» What to do
Read the entries below and pull out each line with the string "site".

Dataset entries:
○ ○ ○ ○ ○ ○ ○

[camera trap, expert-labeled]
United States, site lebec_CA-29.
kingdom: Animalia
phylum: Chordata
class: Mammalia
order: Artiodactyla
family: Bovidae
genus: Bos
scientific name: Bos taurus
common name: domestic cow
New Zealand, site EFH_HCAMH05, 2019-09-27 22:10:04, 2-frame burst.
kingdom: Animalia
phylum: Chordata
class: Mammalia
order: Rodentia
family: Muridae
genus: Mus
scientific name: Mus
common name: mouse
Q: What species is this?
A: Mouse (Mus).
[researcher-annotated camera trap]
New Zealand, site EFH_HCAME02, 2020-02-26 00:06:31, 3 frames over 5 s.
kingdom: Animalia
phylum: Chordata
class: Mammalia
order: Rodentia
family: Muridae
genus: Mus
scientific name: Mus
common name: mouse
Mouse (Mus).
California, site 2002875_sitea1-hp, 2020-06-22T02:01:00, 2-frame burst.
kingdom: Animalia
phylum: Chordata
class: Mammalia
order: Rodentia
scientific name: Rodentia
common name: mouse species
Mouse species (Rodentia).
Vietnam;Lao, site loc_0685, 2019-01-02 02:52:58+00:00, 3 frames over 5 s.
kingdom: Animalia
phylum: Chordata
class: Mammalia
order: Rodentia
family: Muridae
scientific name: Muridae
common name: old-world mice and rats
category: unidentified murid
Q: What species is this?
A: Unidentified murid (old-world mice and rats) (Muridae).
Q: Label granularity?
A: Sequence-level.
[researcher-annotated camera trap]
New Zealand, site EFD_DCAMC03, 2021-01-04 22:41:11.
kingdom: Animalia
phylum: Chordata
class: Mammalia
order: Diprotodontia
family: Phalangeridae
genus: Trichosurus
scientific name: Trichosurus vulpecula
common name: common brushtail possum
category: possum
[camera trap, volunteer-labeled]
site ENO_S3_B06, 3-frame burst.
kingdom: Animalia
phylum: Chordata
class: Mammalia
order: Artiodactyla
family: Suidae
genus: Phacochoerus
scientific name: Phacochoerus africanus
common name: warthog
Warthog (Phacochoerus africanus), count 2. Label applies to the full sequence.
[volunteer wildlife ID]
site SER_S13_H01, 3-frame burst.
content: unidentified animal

○ ○ ○ ○ ○ ○ ○

» Answer to the exercise
United States, site lebec_CA-29.
New Zealand, site EFH_HCAMH05, 2019-09-27 22:10:04, 2-frame burst.
New Zealand, site EFH_HCAME02, 2020-02-26 00:06:31, 3 frames over 5 s.
California, site 2002875_sitea1-hp, 2020-06-22T02:01:00, 2-frame burst.
Vietnam;Lao, site loc_0685, 2019-01-02 02:52:58+00:00, 3 frames over 5 s.
New Zealand, site EFD_DCAMC03, 2021-01-04 22:41:11.
site ENO_S3_B06, 3-frame burst.
site SER_S13_H01, 3-frame burst.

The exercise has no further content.